_PROBLEM TO SOLVE_. Could you return everything from the line containing "đọc truyện Kiếm" down to the line containing "Renkli mermer desenli soyut arkaplan", both included, word for word and with the pictures left out?

_AVAILABLE DATA_.
::::
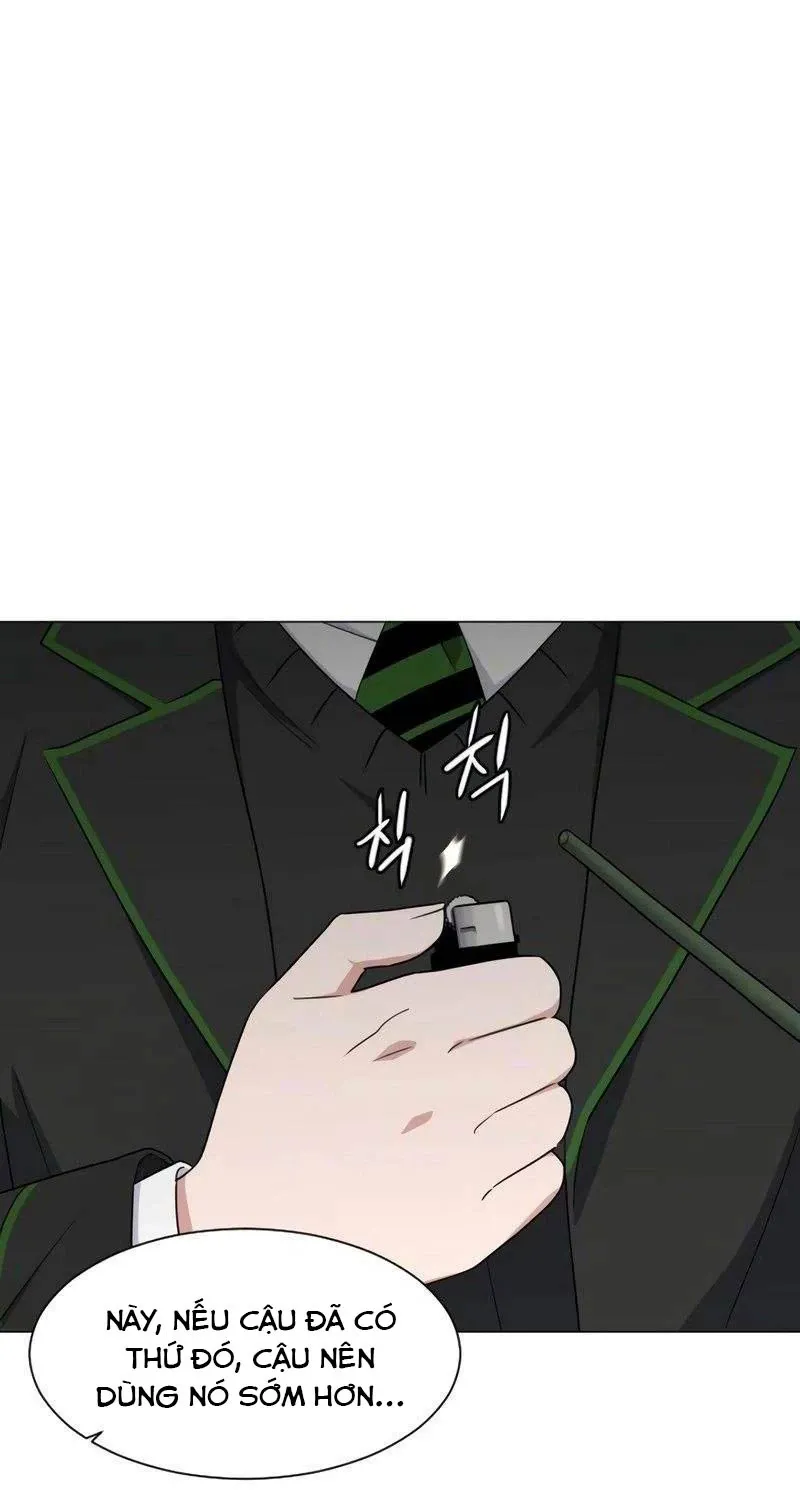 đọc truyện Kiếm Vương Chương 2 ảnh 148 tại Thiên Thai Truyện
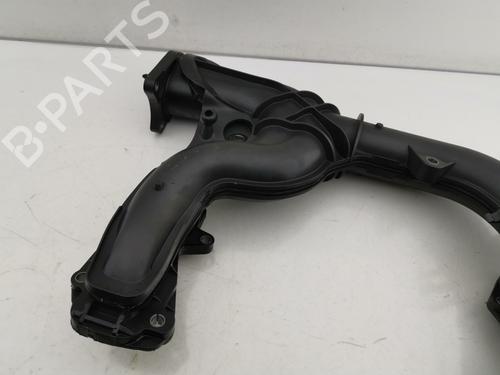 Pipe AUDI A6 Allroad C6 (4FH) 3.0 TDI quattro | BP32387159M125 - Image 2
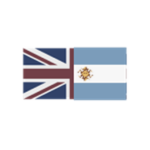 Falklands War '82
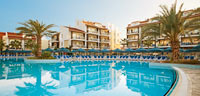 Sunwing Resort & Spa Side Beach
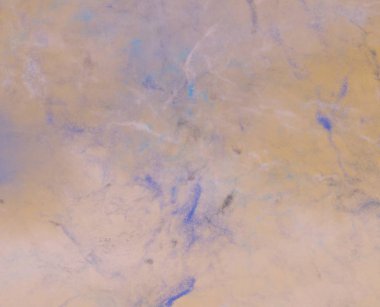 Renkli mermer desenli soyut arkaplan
::::
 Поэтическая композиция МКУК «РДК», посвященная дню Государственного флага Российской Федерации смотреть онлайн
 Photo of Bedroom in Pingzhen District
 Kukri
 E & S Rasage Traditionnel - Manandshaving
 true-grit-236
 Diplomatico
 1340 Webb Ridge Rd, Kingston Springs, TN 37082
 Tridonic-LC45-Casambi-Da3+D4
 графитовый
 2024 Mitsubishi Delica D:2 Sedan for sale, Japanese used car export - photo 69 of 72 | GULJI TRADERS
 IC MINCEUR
::::
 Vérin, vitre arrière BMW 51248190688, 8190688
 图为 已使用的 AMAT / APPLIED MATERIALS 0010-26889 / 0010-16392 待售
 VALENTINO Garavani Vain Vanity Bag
::::
_SOLUTION_.
 đọc truyện Kiếm Vương Chương 2 ảnh 148 tại Thiên Thai Truyện
 Pipe AUDI A6 Allroad C6 (4FH) 3.0 TDI quattro | BP32387159M125 - Image 2
 Falklands War '82
 Sunwing Resort & Spa Side Beach
 Renkli mermer desenli soyut arkaplan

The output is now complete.